### Doing things with python collections

The builting `dict`, `set` and `list` along with `collections` provide some useful utilities for transofrming your data. We will do some common operations here.

* create dict from two iterables
* remove duplicates from list
* Most common in iterable
* Least common in iterable
* Counts in iterable
* remove duplicates from list while maintaining insertion order
* sort dictionary by items
* sort dictionary by values
* group dictionary by keys


The builtin dict makes no guarantees about the order of keys. If you want to keep the order of keys, use `ordereddict`

In [4]:
from collections import OrderedDict
od = OrderedDict(a=1, b=2)
print od
print od["a"]

OrderedDict([('a', 1), ('b', 2)])
1


remove duppicates from list

In [9]:
list(set([1, 5, 2, 3, 3, 1, 5]))

[1, 2, 3, 5]

remove duplicates from list while maintaining insertion order

In [10]:
list(OrderedDict.fromkeys([1, 5, 2, 3, 3, 1, 5]))

[1, 5, 2, 3]

create dict from two iterables   
For example for a substitution cipher, you want numeric representation of letters

In [7]:
import string
letters = zip(string.lowercase, range(len(string.lowercase)))
lettersdict = OrderedDict(letters)
print lettersdict
print lettersdict["z"]

OrderedDict([('a', 0), ('b', 1), ('c', 2), ('d', 3), ('e', 4), ('f', 5), ('g', 6), ('h', 7), ('i', 8), ('j', 9), ('k', 10), ('l', 11), ('m', 12), ('n', 13), ('o', 14), ('p', 15), ('q', 16), ('r', 17), ('s', 18), ('t', 19), ('u', 20), ('v', 21), ('w', 22), ('x', 23), ('y', 24), ('z', 25)])
25


---
`Counter` can be used to find out occurances of values in an iterable.
* Most common in iterable
* Least common in iterable
* Counts in iterable

In [14]:
from collections import Counter
import random
list_of_ints = [random.randint(0, 100) for _ in range(1000)]
counts = Counter(list_of_ints)
print "Most Common: {} with {} occurances".format(*counts.most_common(1)[0])
print "Least Common: {} with {} occurances".format(*counts.most_common(len(list_of_ints))[-1])
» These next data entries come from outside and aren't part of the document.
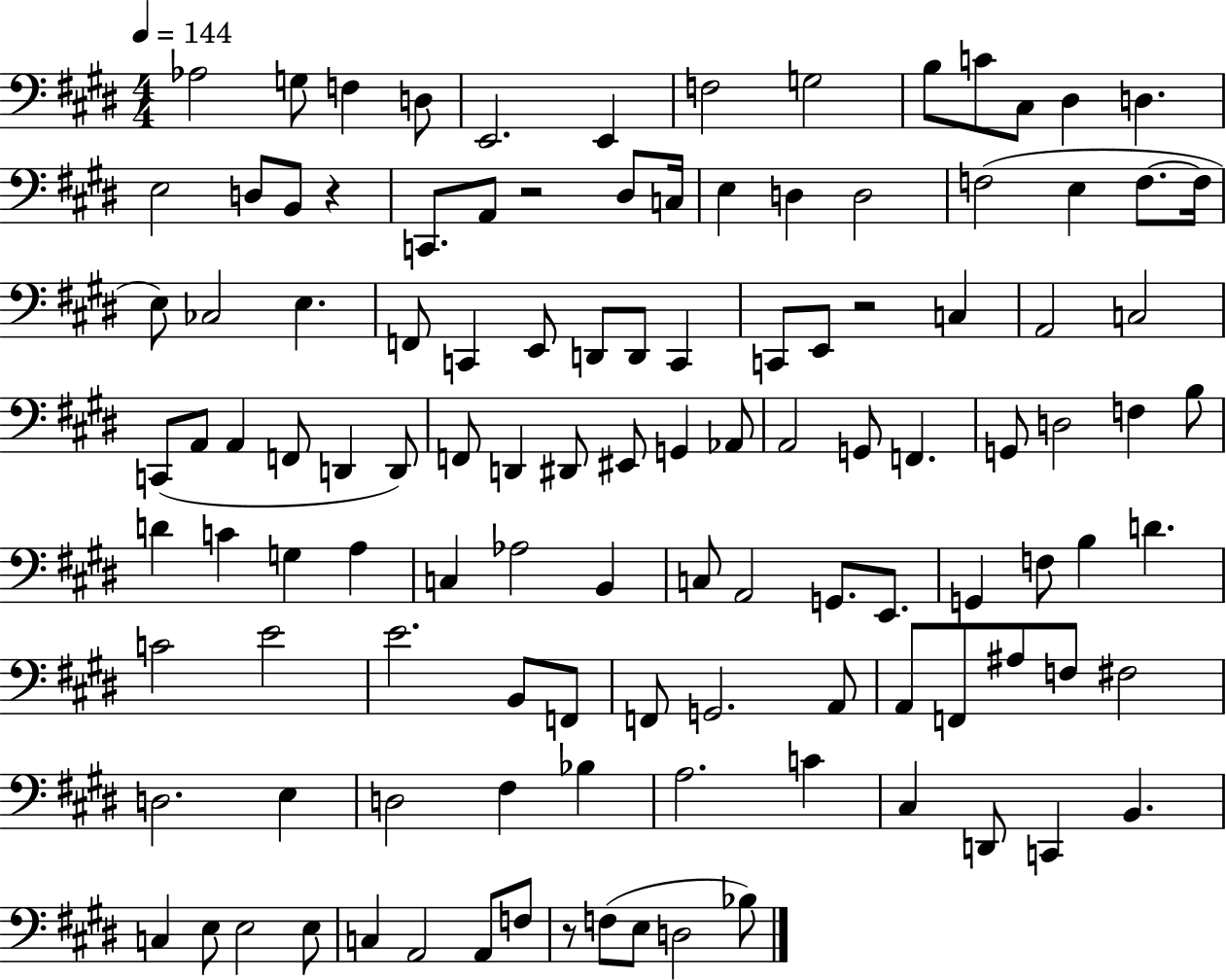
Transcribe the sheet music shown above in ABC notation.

X:1
T:Untitled
M:4/4
L:1/4
K:E
_A,2 G,/2 F, D,/2 E,,2 E,, F,2 G,2 B,/2 C/2 ^C,/2 ^D, D, E,2 D,/2 B,,/2 z C,,/2 A,,/2 z2 ^D,/2 C,/4 E, D, D,2 F,2 E, F,/2 F,/4 E,/2 _C,2 E, F,,/2 C,, E,,/2 D,,/2 D,,/2 C,, C,,/2 E,,/2 z2 C, A,,2 C,2 C,,/2 A,,/2 A,, F,,/2 D,, D,,/2 F,,/2 D,, ^D,,/2 ^E,,/2 G,, _A,,/2 A,,2 G,,/2 F,, G,,/2 D,2 F, B,/2 D C G, A, C, _A,2 B,, C,/2 A,,2 G,,/2 E,,/2 G,, F,/2 B, D C2 E2 E2 B,,/2 F,,/2 F,,/2 G,,2 A,,/2 A,,/2 F,,/2 ^A,/2 F,/2 ^F,2 D,2 E, D,2 ^F, _B, A,2 C ^C, D,,/2 C,, B,, C, E,/2 E,2 E,/2 C, A,,2 A,,/2 F,/2 z/2 F,/2 E,/2 D,2 _B,/2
Most Common: 20 with 17 occurances
Least Common: 75 with 2 occurances


What is the count of any elemnet in an iterable

In [16]:
counts = Counter([1, 1, 2, 3, 5, 5, 5, 1, 2])
print "count of 1: {}".format(counts[1])
print "count of 100: {}".format(counts[100])

count of 1: 3
count of 100: 0


Using OrderedDict you can

* sort dictionary by items
* sort dictionary by values

They are useful if you later want to get the `.items` out in sorted order.

In [17]:
data

NameError: name 'data' is not defined

In [21]:
letters = zip(string.lowercase, [random.randint(0, 100) for _ in range(len(string.lowercase))])
sorted_by_key = OrderedDict(sorted(letters, key=lambda t: t[0]))
print sorted_by_key

OrderedDict([('a', 71), ('b', 33), ('c', 87), ('d', 58), ('e', 75), ('f', 16), ('g', 81), ('h', 48), ('i', 83), ('j', 1), ('k', 5), ('l', 12), ('m', 72), ('n', 13), ('o', 85), ('p', 58), ('q', 12), ('r', 8), ('s', 46), ('t', 28), ('u', 34), ('v', 44), ('w', 82), ('x', 56), ('y', 38), ('z', 86)])


In [23]:
sorted_by_value = OrderedDict(sorted(letters, key=lambda t: t[1]))
print sorted_by_value

OrderedDict([('j', 1), ('k', 5), ('r', 8), ('l', 12), ('q', 12), ('n', 13), ('f', 16), ('t', 28), ('b', 33), ('u', 34), ('y', 38), ('v', 44), ('s', 46), ('h', 48), ('x', 56), ('d', 58), ('p', 58), ('a', 71), ('m', 72), ('e', 75), ('g', 81), ('w', 82), ('i', 83), ('o', 85), ('z', 86), ('c', 87)])


group dictionary by keys

In [29]:
from collections import defaultdict
dict_with_lists = defaultdict(list)
movies = (("Nolan", "Memento"), ("Nolan", "Inception"), 
          ("James Cameron", "Avatar"), ("Satyajit Ray", "pather panchali"),
         ("Satyajit Ray", "Devi"),)
for k, v in movies:
    dict_with_lists[k].append(v)
print dict_with_lists


defaultdict(<type 'list'>, {'Nolan': ['Memento', 'Inception'], 'James Cameron': ['Avatar'], 'Satyajit Ray': ['pather panchali', 'Devi']})